Energy and manufacturing companies won delays in Dodd-Frank Act requirements to report derivatives trades they use to hedge business risks. The so-called end users, who trade as clients of banks including JPMorgan Chase & Co. and Citigroup Inc., need the delay to test data systems, the Commodity Futures Trading Commission said in a press release yesterday. The rules were to take effect today.

Users of interest-rate and credit swaps will have until July 1 to comply with the reporting rule, according to the CFTC statement. The deadline for users of equity, foreign exchange and other commodity swaps was extended until Aug. 19. Non-financial counterparties gained an extension to Oct. 31 for certain reporting requirements for all swap asset classes.

“I am troubled by the arbitrary and ad-hoc manner in which this relief was provided,” CFTC Commissioner Scott O'Malia, a Republican, said in a statement. “The application of date, product and participant distinctions makes compliance and implementation confusing for the end users.”

The CFTC and Securities and Exchange Commission are implementing derivatives provisions of Dodd-Frank, the 2010 regulatory overhaul, after largely unsupervised trades helped fuel the 2008 credit crisis. New rules planned for the $639 trillion global swaps market require that trade information be reported to so-called swap data repositories that function as central record-keepers.

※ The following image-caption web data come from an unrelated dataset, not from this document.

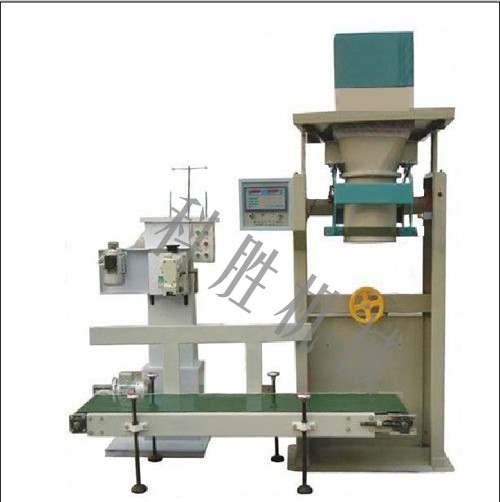 ȫ�Ԅ�(d��ng)�ۄ����b�C(j��)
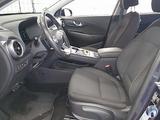 Hyundai Kona Elektro Select 39 kWh 11kw OBC/ACC/RFK - Hyundai KONA Elektro SUV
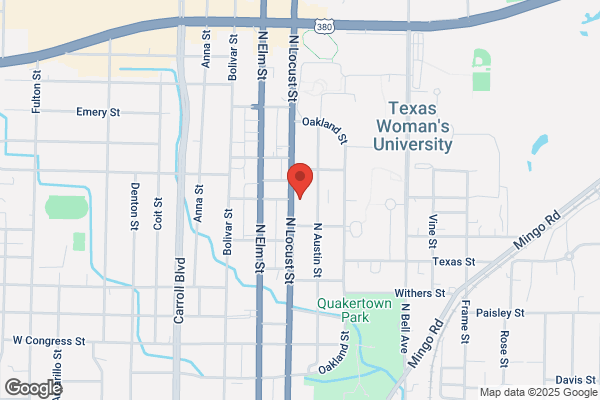 The Family Chiropractic Center
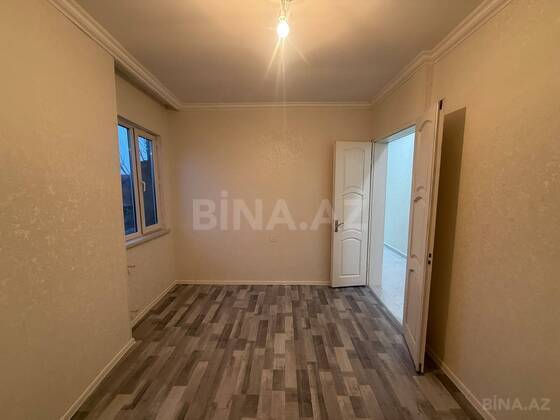 3 otaqlı Həyət evi/Bağ evi, 20-ci sahə q., Bakı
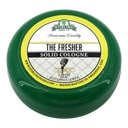 Stirling Soap Co. Solid Cologne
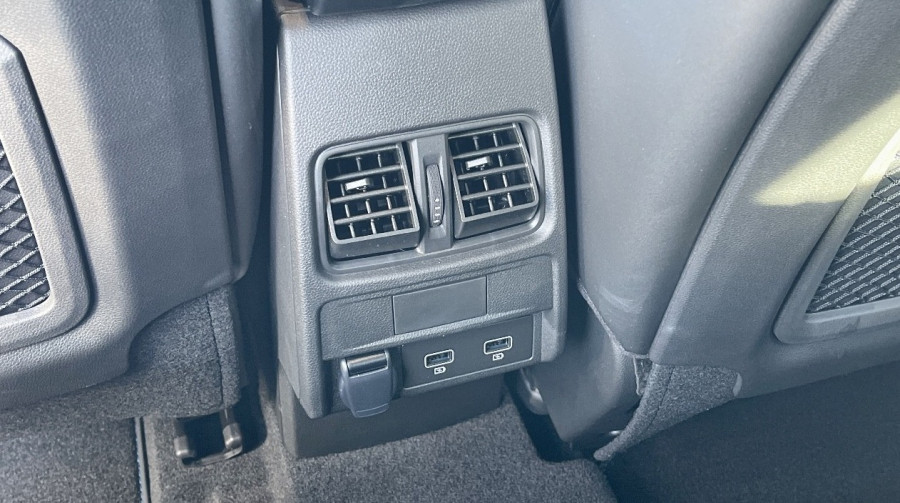 Imagen de Renault arkana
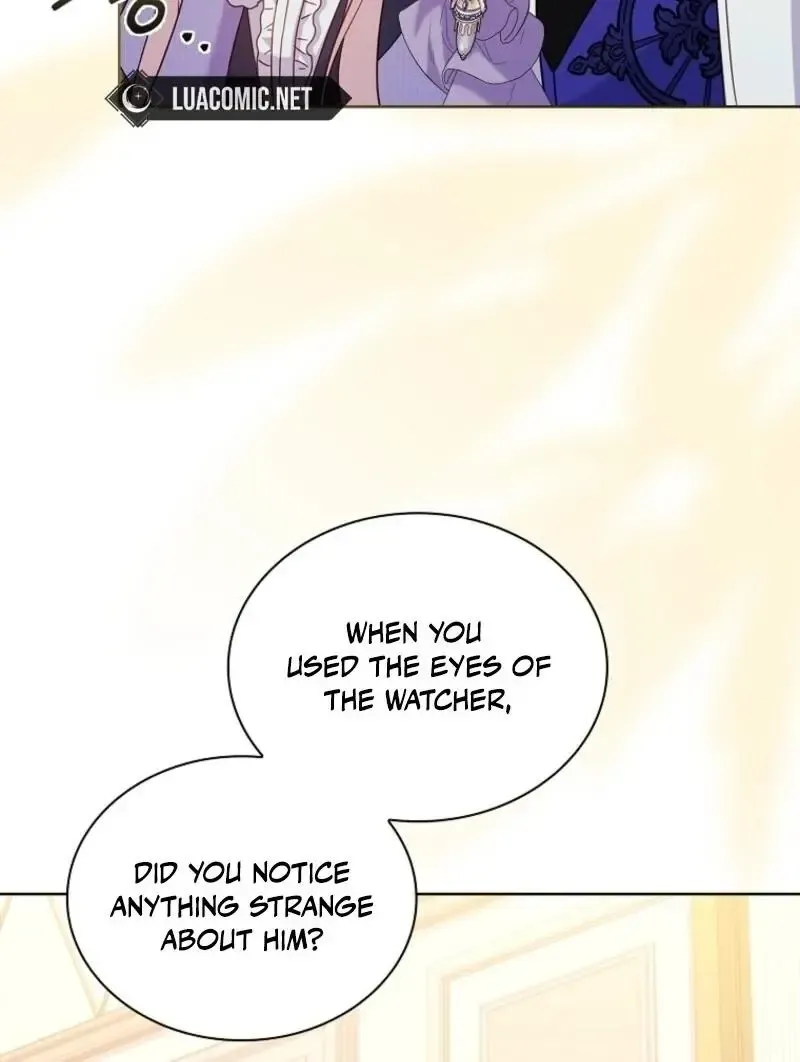 The Lady Wants To Rest - Chapter 185 Page 40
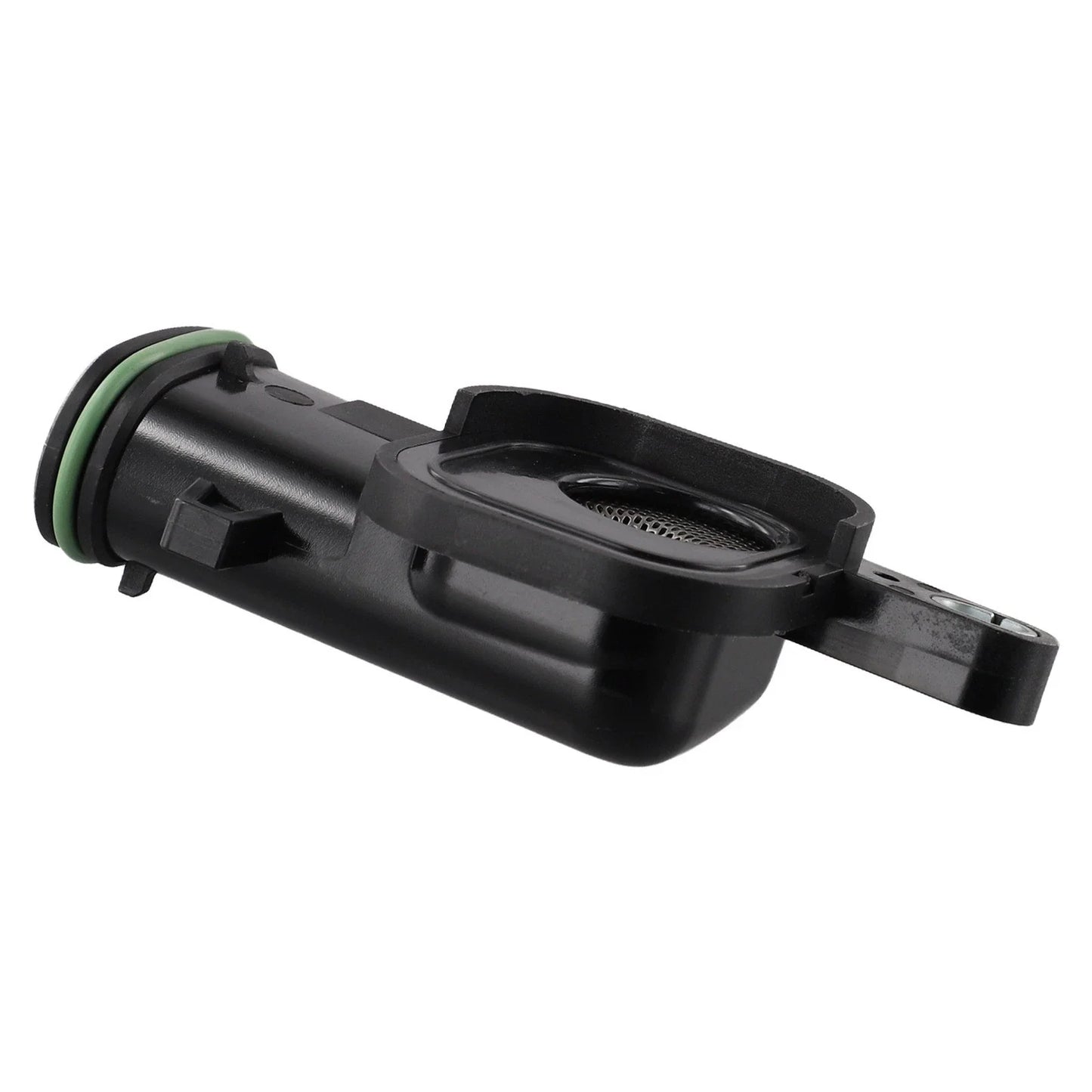 Engine Oil Pump Pickup Tube for BMW N20 (2011–2017)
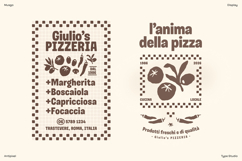 Musgo | Soft Rounded Sans-Serif Product Image 3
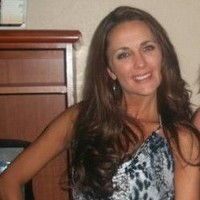 Kimberly Caroline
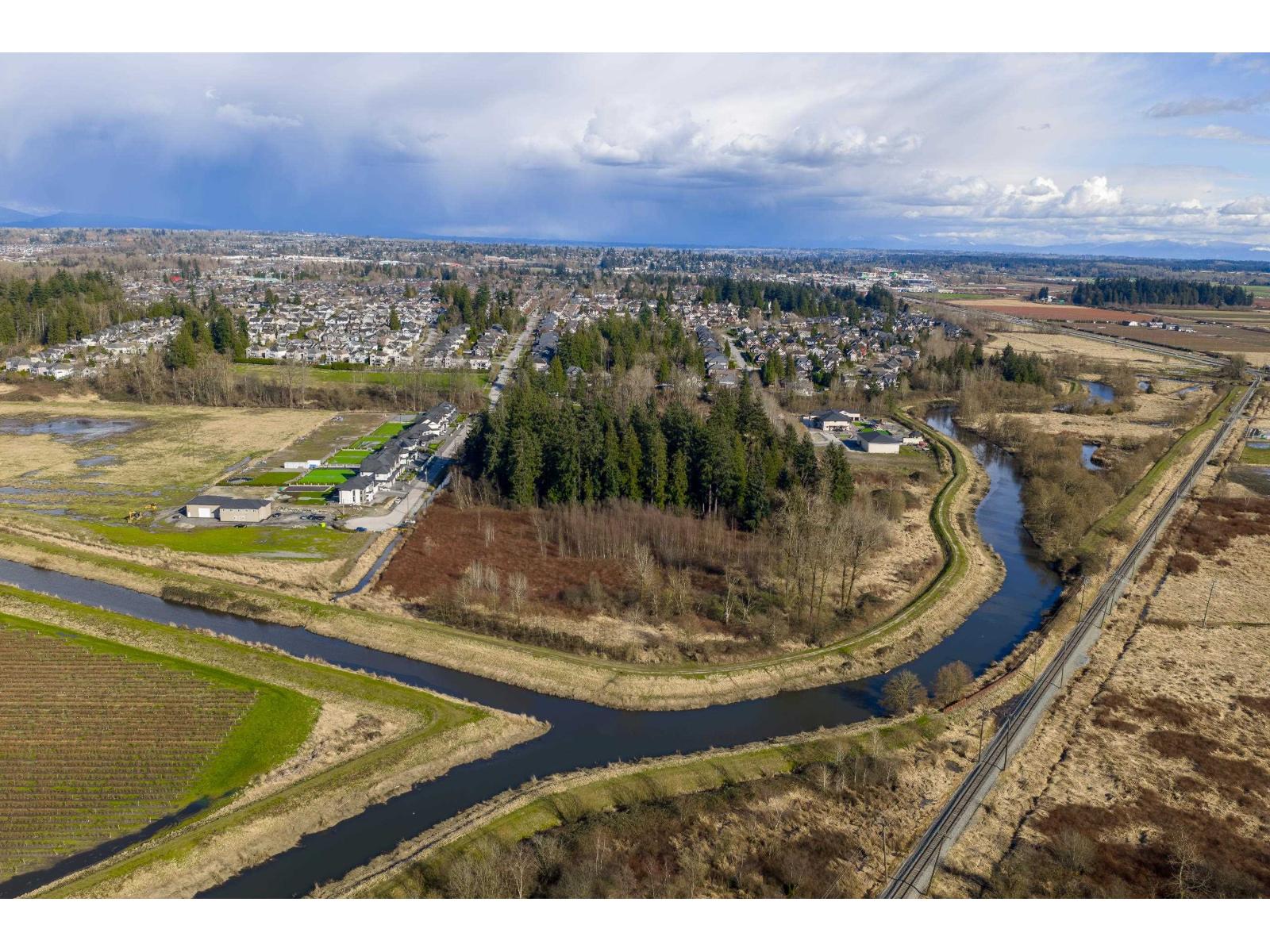 16087 59 AVENUE, Surrey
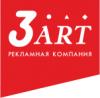 3 АРТ СПб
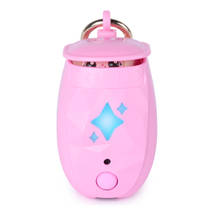 Peekimo - roze productafbeelding 4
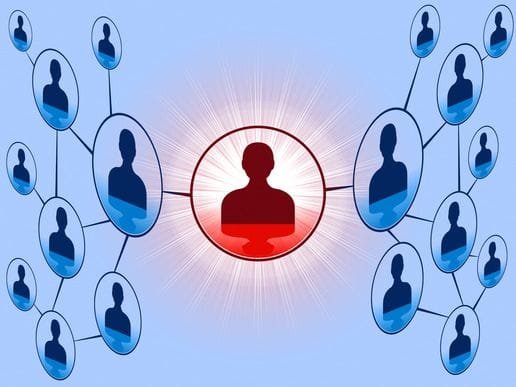 erros comuns ao entrar em marketing de rede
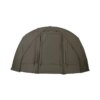 Trakker Prodlužovací panel Tempest RS 100 Social Cap – Obrázok 2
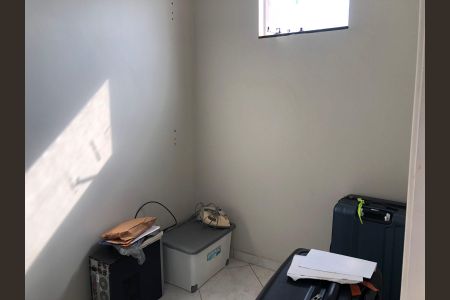 Casa de condomínio para alugar com 240m², 3 quartos e 2 vagasQuarto 2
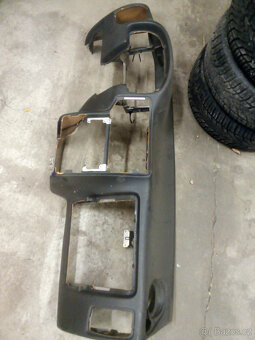 Seat Cordoba 6K - 8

The Commercial Energy Working Group, an alliance of companies that weren't identified individually, requested a six-month delay through lawyers at Sutherland Asbill & Brennan LLP in a March 1 letter to the CFTC.

“Of all the different groups that would be responsible for reporting, they are probably the least prepared,” Brenda Boultwood, vice president of industry solutions at Palo Alto, California-based MetricStream, which helps clients manage regulatory compliance, said in a telephone interview before the delay was announced.

Lobbying groups representing Barclays Plc, JPMorgan and Goldman Sachs Group Inc. have also urged that the CFTC delay the reporting rules for their clients. In a March 28 letter to the CFTC, the International Swaps and Derivatives Association Inc. and Financial Services Roundtable said bank clients need a delay because they lack the resources to comply with the rules.